Internals of the PubGrub algorithm

For an alternative / complementary explanation of the PubGrub algorithm, you can read the detailed description of the solver provided by the original PubGrub author in the GitHub repository of the dart package manager pub.

PubGrub is an algorithm inspired by conflict-driven nogood learning (CDNL-ASP), an approach presented by Gabser, Kaufmann and Schaub in 2012. The approach consists in iteratively taking decisions (here picking a package and version) until reaching a conflict. At that point it records a nogood (an "incompatibility" in PubGrub terminology) describing the root cause of the conflict and backtracks to a state previous to the decision leading to that conflict. CDNL has many similarities with CDCL (conflict-driven clause learning) with the difference that nogoods are conjunctions while clauses are disjunctions of literals. More documentation of their approach is available on their website.

At any moment, the PubGrub algorithm holds a state composed of two things, (1) a partial solution and (2) a set of incompatibilities. The partial solution (1) is a chronological list of "assignments", which are either decisions taken or version constraints for packages where no decision was made yet. The set of incompatibilities (2) is an ever-growing collection of incompatibilities. We will describe them in more details later but simply put, an incompatibility describes packages that are dependent or incompatible, that is packages that must be present at the same time or that cannot be present at the same time in the solution.

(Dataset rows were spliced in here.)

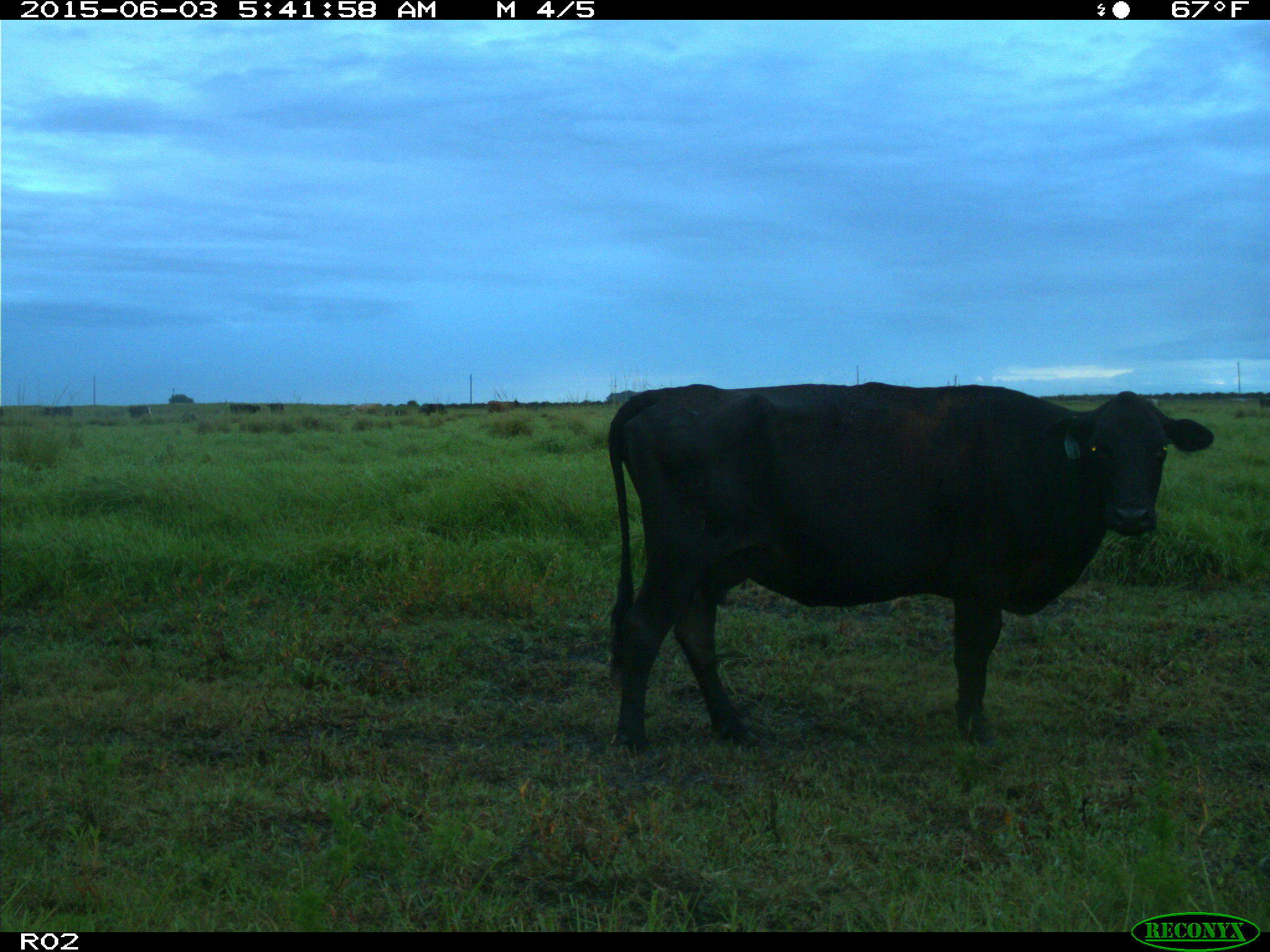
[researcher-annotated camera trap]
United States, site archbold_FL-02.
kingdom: Animalia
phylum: Chordata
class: Mammalia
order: Artiodactyla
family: Bovidae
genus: Bos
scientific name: Bos taurus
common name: domestic cow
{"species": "Bos taurus (domestic cow)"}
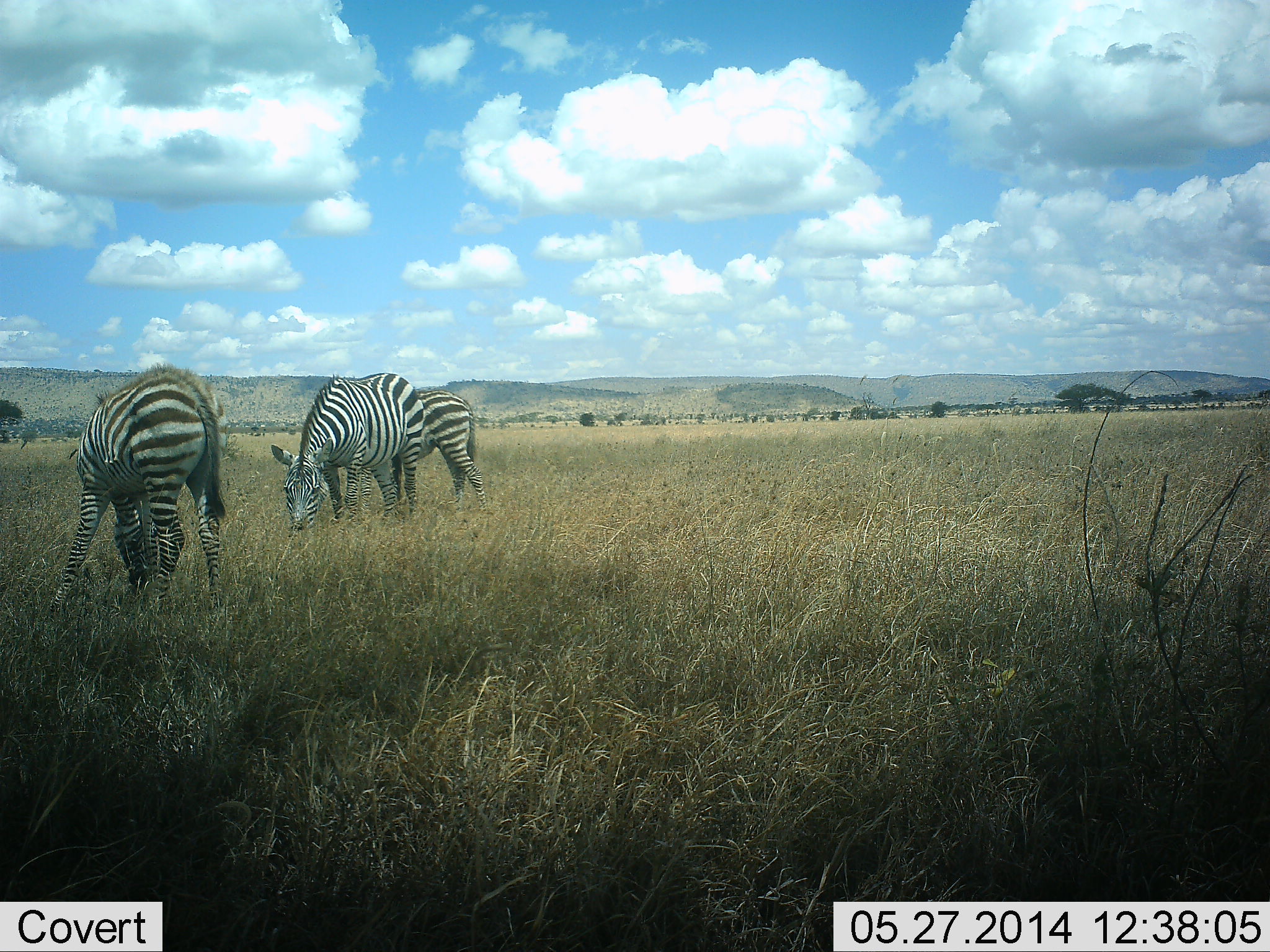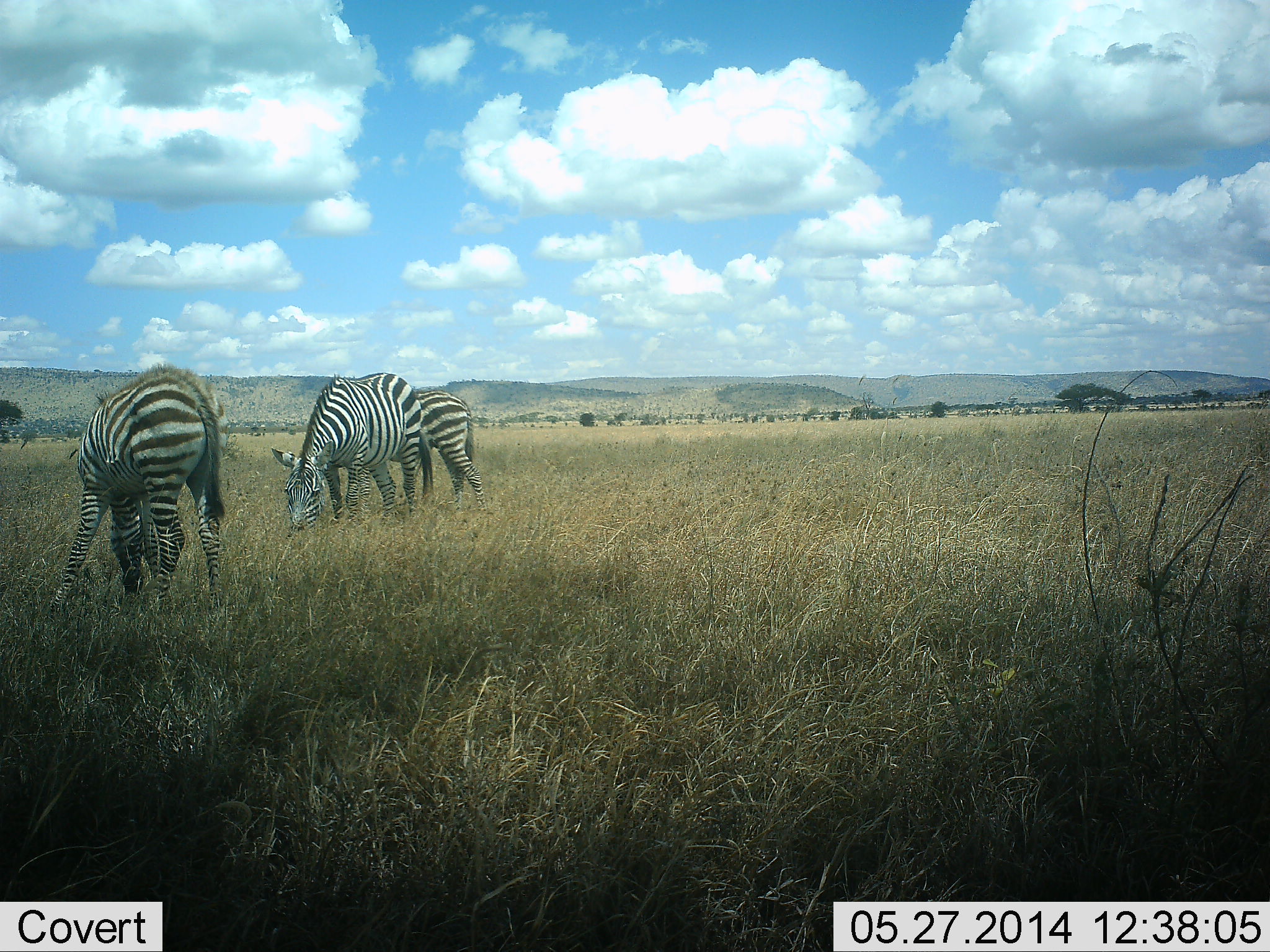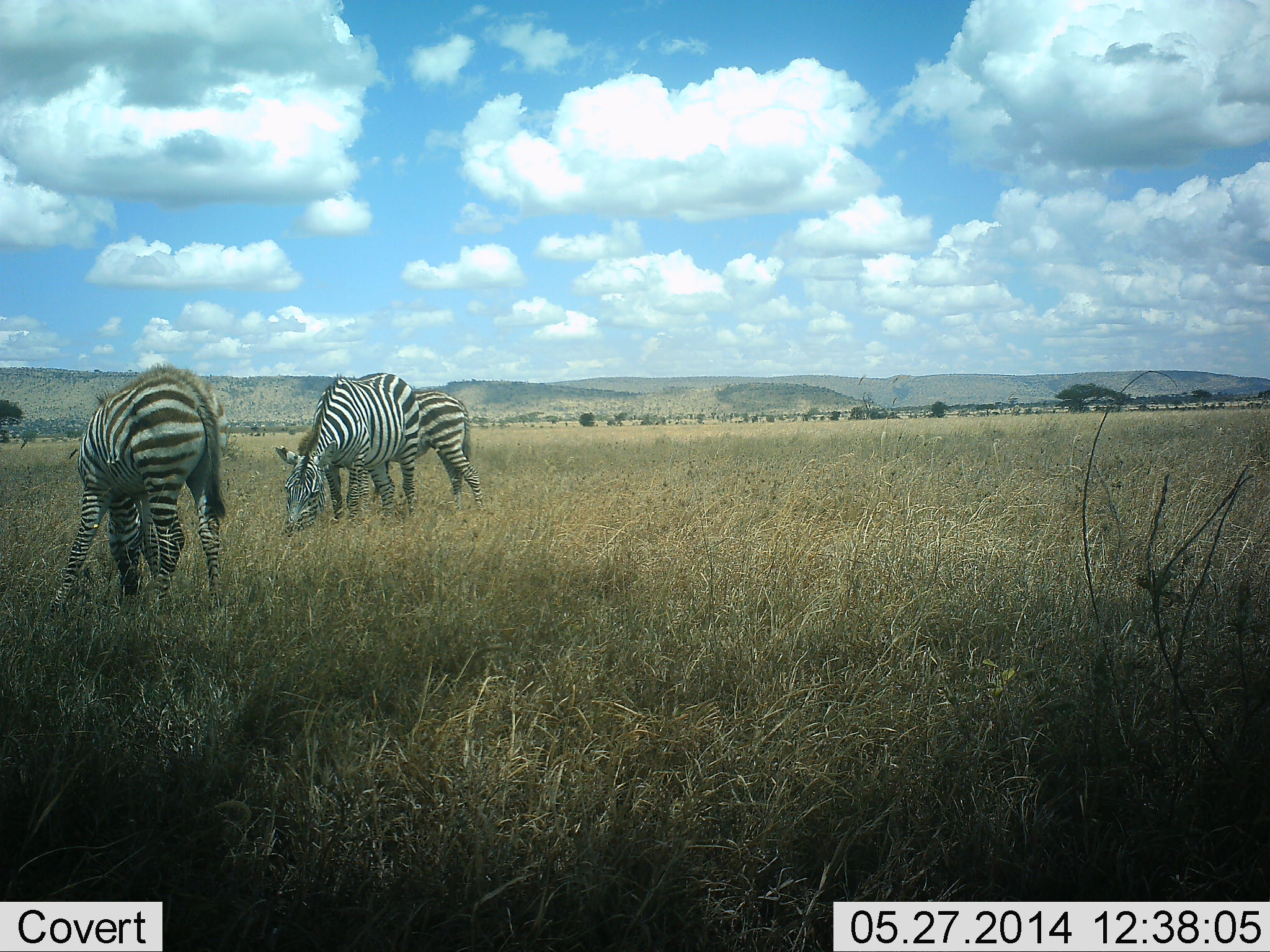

Incompatibilities express facts, and as such are always valid. Therefore, the set of incompatibilities is never backtracked, only growing and recording new knowledge along the way. In contrast, the partial solution contains decisions and deductions (called "derivations" in PubGrub terminology), that are dependent on every decision made. Therefore, PubGrub needs to be able to backtrack the partial solution to an older state when there is a conflict.